## WORK TO BE COMPLETED
Return nothing but the lines from the one with "Reggaeton Worldwide Beats, Vol." through the one with "Im Famous! Graphic T-Shirt - Send Help" in the data below, word for word and without pictures.

## DATA UNDER STUDY
┄┄┄┄┄┄

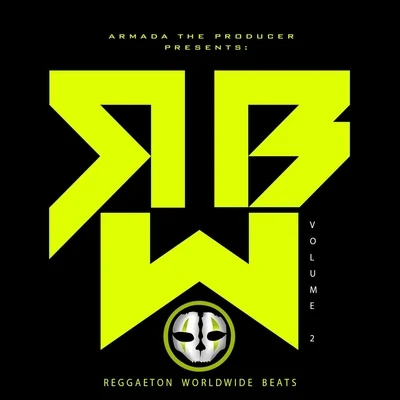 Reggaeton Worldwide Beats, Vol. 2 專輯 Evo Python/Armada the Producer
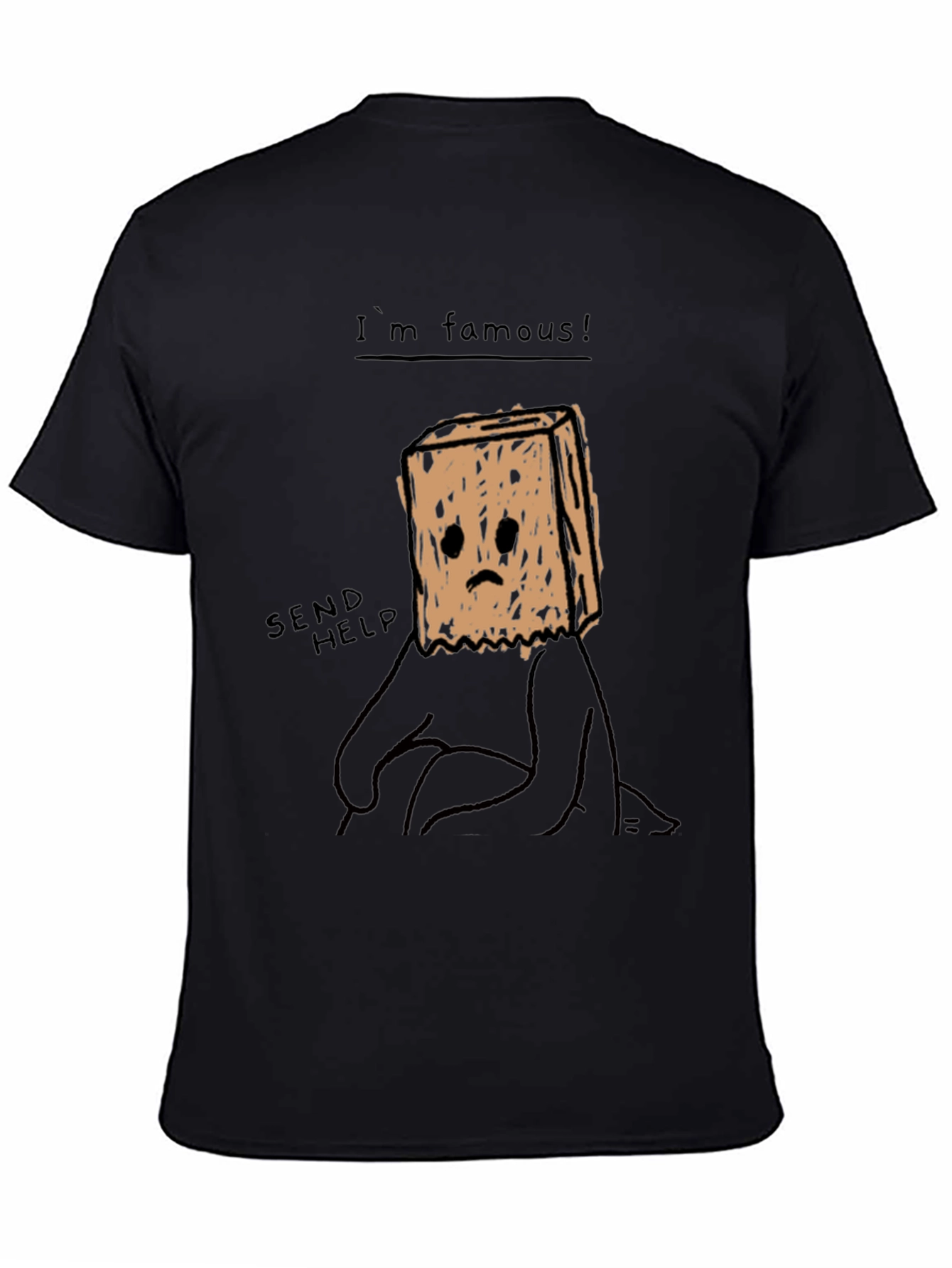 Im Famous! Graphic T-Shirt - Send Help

┄┄┄┄┄┄

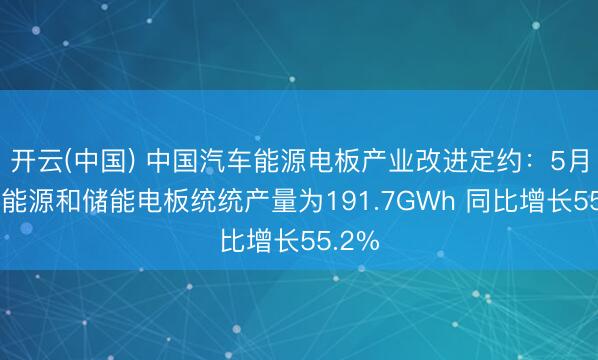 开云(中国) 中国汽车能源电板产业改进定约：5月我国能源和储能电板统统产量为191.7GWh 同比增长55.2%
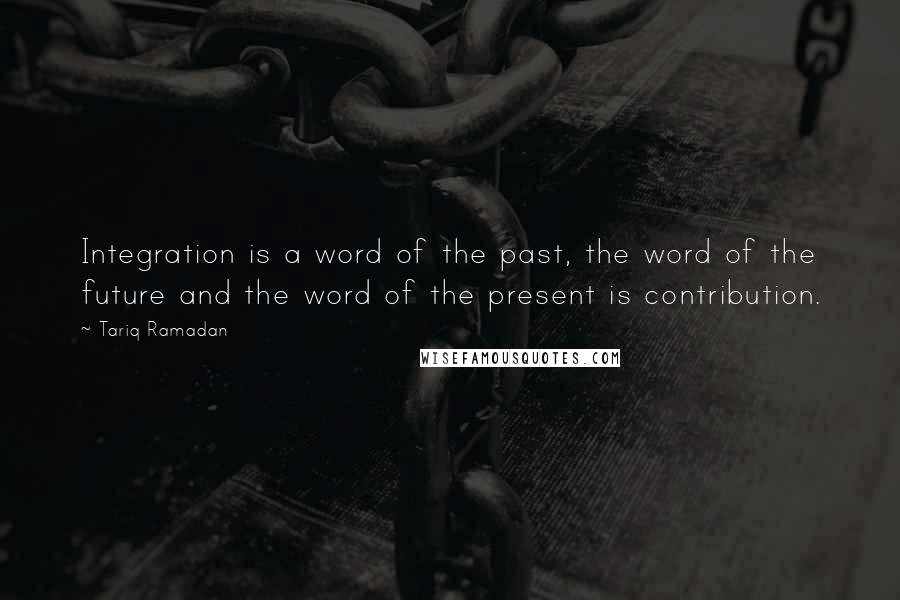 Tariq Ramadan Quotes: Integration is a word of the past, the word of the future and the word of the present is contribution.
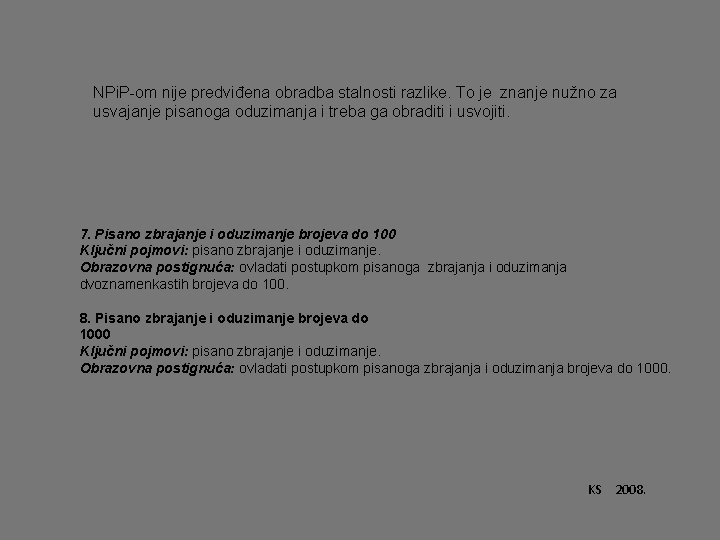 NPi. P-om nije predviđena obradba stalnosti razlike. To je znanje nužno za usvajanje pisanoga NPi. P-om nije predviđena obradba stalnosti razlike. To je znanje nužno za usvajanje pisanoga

┄┄┄┄┄┄

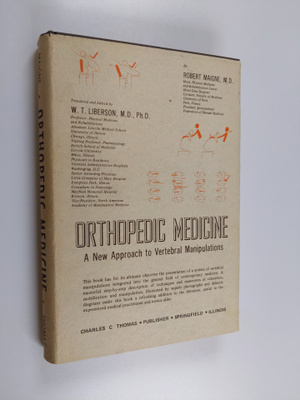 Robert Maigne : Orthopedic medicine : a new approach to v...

┄┄┄┄┄┄

## WRITTEN REPLY
 Reggaeton Worldwide Beats, Vol. 2 專輯 Evo Python/Armada the Producer
 Im Famous! Graphic T-Shirt - Send Help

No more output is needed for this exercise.